Öte yandan İslâm Eğitim Sisteminin en önemli kaynağı durumundaki Kur'ân-ı Kerîm'in pek çok pedagojik realiteyi ihtiva ettiği görülecektir. İslâm Peygamberi Hz. Muhammed (s.a.v)'in hayatının en ince detaylarına kadar bilinmesi de İslâm Eğitim Sisteminin oluşmasına büyük oranda katkıda bulunmuş­tur. Bu özelliğiyle de İslâm Eğitim Sistemi, Batı Eğitim Siste­minden belirgin bir farkla ayrılmaktadır.

Bu özellikleriyle İslâm Eğitim Sistemi, Rönesans ve Hü­manizm gibi düşünce sistemlerini kaçınılmaz kılan ve bunlara zemin hazırlayan Batı Eğitim Sisteminden belirgin farklarla ay­rılmaktadır.

İslâm eğitimcileri, Kur'ân ve hadislerin ışığında bazen ken­dilerine özgü (İbn Sina gibi), bazen de birbirlerinin görüşlerin­den esinlenen kanaatler ortaya koymuşlardır. Ancak onlar ço­cuğa, öncelikle sevgi ve şefkatle yaklaşılması, hoşgörülü ve gü­zel örnek olunması ve iyi bir eğitim verilmesi noktasında görüş birliği içindedirler. Nitekim şu tavsiyelerde bu özellikler açıkça görülmektedir.

1. Önce iyinin iyi, kötünün kötü olduğu telkin edilmeli, öğretilmeli.

2.
İyi işler yaptığı zaman yüzüne karşı takdir edilmelidir.

3. Kötü davranışları varsa, bunlar başkalarından örnek ve­rilerek kötülenmelidir.

4. İlk yaptığı olumsuz davranışları görmezlikten gelinmeli, ikinci defa tekerrür ederse, kimsenin olmadığı bir yerde ayıp­lanmalı ve başkalarının bunu duyması veya görmesi halinde ayıplanacağı söylenmelidir.

5.
Hataları sebebiyle devamlı olarak azarlanmamalıdır.

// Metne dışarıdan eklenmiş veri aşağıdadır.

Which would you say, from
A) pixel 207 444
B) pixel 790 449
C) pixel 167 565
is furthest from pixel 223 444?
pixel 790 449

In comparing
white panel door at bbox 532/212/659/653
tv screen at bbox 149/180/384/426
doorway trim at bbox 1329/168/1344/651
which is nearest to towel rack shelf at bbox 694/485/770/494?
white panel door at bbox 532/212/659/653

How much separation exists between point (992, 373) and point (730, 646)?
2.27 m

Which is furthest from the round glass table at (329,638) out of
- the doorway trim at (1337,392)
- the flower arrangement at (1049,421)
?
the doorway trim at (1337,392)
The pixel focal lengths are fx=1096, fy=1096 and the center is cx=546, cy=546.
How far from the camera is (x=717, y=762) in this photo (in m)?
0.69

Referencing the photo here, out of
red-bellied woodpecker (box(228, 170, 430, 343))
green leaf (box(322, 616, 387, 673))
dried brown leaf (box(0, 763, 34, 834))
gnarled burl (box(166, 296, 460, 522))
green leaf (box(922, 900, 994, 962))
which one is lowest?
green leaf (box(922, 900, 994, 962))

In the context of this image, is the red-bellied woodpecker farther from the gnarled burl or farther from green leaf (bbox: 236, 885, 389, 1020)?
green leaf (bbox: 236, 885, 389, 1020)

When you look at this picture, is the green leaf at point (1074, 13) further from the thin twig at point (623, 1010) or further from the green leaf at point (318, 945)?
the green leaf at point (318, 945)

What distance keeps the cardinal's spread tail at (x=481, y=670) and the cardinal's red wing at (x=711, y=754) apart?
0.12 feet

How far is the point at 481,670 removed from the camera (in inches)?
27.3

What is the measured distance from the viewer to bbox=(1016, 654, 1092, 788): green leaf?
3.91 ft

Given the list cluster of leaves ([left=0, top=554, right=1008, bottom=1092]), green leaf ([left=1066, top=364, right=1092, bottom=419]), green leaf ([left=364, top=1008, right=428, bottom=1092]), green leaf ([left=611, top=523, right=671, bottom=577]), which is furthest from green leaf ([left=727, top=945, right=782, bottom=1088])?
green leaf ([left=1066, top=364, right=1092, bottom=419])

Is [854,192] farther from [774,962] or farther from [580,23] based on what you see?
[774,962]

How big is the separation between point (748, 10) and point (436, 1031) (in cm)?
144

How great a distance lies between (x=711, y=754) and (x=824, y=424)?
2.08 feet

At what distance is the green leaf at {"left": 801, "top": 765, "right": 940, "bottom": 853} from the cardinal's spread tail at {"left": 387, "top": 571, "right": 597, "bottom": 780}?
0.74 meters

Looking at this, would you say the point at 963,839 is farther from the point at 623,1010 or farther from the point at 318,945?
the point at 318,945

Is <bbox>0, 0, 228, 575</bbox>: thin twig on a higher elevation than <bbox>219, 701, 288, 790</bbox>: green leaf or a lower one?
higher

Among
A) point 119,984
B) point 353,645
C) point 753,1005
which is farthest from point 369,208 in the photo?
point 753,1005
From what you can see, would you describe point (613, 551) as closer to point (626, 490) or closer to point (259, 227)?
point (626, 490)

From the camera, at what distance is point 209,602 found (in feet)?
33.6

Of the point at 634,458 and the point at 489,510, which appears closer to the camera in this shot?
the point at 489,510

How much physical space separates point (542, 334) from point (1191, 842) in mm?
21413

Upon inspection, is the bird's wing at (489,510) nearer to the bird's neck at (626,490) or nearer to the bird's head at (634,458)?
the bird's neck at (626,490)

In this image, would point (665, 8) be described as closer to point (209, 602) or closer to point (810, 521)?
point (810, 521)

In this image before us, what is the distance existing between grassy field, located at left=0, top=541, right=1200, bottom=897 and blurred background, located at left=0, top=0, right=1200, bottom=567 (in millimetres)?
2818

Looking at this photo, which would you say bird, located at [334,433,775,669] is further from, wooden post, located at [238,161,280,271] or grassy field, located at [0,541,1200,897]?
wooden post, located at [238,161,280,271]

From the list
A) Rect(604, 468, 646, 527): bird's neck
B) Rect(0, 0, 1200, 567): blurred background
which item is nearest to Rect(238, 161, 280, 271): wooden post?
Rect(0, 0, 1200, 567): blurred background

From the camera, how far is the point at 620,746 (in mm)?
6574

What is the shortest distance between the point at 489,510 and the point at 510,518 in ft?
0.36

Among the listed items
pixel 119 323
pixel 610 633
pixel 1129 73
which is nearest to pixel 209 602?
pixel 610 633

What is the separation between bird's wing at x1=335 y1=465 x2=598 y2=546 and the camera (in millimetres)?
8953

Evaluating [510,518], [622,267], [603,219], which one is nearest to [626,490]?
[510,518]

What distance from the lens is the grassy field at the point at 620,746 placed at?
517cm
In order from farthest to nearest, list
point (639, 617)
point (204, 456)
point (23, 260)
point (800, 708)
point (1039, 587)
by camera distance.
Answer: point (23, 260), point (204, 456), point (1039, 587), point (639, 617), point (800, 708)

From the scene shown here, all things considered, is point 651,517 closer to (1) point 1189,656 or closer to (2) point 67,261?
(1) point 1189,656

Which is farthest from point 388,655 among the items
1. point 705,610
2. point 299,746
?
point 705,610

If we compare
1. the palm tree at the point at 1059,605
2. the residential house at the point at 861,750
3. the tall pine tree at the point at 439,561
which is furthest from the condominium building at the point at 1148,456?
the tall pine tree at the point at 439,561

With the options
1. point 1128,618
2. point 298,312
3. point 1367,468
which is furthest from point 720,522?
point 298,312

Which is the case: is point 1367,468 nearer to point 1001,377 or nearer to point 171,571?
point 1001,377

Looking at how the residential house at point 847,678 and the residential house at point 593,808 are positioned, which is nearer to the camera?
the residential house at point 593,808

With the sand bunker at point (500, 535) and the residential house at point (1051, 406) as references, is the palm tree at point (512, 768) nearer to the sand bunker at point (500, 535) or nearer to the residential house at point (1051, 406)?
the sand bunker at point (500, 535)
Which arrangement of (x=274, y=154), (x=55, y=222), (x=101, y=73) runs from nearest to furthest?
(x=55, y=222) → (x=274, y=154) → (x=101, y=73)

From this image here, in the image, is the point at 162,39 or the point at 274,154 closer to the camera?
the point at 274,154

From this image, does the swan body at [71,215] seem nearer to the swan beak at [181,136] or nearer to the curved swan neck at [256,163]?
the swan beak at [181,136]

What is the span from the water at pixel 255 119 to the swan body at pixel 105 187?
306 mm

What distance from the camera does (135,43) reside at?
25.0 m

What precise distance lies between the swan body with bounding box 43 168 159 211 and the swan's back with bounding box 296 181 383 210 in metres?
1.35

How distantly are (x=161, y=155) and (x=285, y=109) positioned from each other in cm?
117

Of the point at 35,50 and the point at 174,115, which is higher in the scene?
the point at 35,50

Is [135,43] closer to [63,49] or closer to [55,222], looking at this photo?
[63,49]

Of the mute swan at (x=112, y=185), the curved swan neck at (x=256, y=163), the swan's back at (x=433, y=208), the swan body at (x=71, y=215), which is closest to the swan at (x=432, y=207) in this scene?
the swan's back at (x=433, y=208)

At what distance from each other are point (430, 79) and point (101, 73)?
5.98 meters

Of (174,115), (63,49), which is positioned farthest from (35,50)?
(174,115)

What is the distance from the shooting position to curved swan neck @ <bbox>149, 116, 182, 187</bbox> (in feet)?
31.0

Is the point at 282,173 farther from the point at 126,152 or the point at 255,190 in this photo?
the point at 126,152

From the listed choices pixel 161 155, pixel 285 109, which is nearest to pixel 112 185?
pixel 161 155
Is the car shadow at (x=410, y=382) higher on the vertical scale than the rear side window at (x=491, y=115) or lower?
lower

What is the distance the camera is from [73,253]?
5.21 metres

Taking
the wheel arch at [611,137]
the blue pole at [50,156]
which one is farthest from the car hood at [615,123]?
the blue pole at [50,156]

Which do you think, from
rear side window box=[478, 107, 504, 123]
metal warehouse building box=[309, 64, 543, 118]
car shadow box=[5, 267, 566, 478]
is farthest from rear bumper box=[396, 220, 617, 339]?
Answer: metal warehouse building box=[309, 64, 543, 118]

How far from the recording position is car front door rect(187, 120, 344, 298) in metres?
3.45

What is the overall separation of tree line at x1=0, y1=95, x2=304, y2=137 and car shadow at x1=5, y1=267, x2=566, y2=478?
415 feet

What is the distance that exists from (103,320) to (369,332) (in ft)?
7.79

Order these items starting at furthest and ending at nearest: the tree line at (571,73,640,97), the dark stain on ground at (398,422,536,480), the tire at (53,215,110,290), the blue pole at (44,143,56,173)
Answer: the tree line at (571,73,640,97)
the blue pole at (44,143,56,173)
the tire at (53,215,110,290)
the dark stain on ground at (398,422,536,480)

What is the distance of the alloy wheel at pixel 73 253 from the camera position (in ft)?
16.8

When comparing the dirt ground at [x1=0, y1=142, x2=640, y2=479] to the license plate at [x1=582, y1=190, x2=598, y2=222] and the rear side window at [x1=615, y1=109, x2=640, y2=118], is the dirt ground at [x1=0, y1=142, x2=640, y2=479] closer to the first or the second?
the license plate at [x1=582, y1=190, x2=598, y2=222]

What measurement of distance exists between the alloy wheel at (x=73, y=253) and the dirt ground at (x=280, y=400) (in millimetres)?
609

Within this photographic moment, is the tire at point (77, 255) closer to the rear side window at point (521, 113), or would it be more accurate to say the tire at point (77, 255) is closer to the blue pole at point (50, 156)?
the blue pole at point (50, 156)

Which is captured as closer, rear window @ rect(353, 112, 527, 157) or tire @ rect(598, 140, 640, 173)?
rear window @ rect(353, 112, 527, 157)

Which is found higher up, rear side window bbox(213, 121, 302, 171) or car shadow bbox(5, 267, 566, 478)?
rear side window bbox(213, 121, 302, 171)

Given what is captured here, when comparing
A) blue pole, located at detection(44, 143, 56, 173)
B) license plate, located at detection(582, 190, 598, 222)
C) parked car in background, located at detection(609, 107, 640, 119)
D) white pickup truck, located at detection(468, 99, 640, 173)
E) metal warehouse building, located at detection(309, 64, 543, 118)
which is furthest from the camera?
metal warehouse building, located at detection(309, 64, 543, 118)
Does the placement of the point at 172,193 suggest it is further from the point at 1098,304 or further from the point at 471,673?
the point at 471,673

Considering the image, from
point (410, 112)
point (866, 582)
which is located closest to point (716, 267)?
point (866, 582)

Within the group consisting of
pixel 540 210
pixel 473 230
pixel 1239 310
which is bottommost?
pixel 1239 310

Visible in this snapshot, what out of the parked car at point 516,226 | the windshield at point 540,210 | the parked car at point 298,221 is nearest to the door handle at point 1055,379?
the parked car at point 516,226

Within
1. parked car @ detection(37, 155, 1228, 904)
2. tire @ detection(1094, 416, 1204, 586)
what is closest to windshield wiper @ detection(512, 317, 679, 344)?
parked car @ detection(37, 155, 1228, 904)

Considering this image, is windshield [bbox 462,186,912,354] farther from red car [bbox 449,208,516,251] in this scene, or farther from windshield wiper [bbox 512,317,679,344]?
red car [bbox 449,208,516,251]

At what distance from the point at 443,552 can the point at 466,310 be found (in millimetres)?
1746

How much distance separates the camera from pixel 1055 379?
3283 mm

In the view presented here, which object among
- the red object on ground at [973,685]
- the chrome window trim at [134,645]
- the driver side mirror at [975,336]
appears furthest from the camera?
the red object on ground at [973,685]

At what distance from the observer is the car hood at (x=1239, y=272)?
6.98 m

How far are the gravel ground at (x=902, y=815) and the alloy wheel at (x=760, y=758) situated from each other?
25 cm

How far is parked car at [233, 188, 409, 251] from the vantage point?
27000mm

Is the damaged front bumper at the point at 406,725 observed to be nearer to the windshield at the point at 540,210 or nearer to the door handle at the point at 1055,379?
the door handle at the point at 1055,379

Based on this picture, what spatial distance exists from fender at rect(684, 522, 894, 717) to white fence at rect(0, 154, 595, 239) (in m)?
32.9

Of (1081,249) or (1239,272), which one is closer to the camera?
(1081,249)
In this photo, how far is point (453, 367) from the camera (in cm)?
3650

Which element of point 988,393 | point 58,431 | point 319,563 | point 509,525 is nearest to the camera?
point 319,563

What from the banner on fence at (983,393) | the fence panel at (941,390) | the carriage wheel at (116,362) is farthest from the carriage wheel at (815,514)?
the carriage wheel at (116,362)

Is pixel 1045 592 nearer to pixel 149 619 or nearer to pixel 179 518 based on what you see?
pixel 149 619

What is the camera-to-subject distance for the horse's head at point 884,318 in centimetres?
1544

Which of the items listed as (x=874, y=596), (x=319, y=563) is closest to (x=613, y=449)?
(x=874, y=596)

6. Gizlice yaptıkları mutlaka önlenmelidir.

7. Olumsuz davranışlarda ısrar ediyorsa inadı kırılmalı­dır.[368]

İşte ancak bu son noktada İslâm eğitimcileri arasında gö­rüş farklılığı ortaya çıkmaktadır. Bazıları, yapılan olumlu telkin­lere rağmen hatalı davranışlardan vazgeçmeyen çocuk veya öğrencinin dövülebileceğini, ancak bunun bir sınırı ve ölçüsü bulunduğunu ifade ederlerken (İbn Sahnûn, Kabisî, ibn Miskeveyh, İbn Sina, Gazâlî, İbnu'1-Hâcc, İbnu'l-Kayyim el-Cevziyye..) ; bazıları ise kesinlikle dayağa başvur­mamak gerektiğini, dayakla bir sonuç elde edilemeyeceğini sa­vunmuşlardır (Mâverdî, İbn Haldun, Alâeddin Çelebi, Taşköprîzâde, İbrahim Hakkı). Bir İslâm Hukukçusu olan İmam Şafiî ile el-Irâkî'nin, "Dayak caiz olmakla beraber terkedilmesi daha yerindedir" şeklindeki tavsiyeleri de dikkat çekicidir.[369]